Questi rientrò nella stanza attigua alla cucina, e ne tornò con una ciottola rossa, di legno, capace di oltre un litro: il conte ve ne versò dalla carafa forse mezzo, e porgendolo al portinaio:

— Alla salute della bella Catia! Attendiamo quassù altri due amici: sono Anatolio Fomitich Giskoff e un giovane maestro francese, che ha già dato un’opera propria a Parigi; guai se li accompagni!

— Vostra Alta Nobiltà non dubiti.

Allons, partons pour la Sirie, gli intimò sorridendo il conte Ogareff.
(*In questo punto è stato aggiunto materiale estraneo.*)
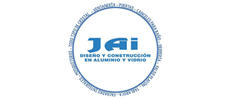 JAI DISE&Ntilde;O Y CONSTRUCCI&Oacute;N EN ALUMINIO Y VIDRIO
Giacomo Clemens votò d’un fiato la ciottola e, prosternandosi in un inchino troppo umile anche per essere fatto al nipote di un ministro di stato, intuonò colla sua bella voce di basso, che avrebbe fatto onore ad un diacono di Santa Sofia, la vecchia canzone francese, nella quale egli metteva patriotticamente tutti gli ideali di conquista russa in Oriente.

— Tu, si rivolse il conte al mugik, mentre chiudeva l’uscio dietro al portinaio ma in modo da essere inteso da questo, attendi un mio ordine per sturare le bottiglie; se la prova non riuscisse, per San Sergio, non beveranno.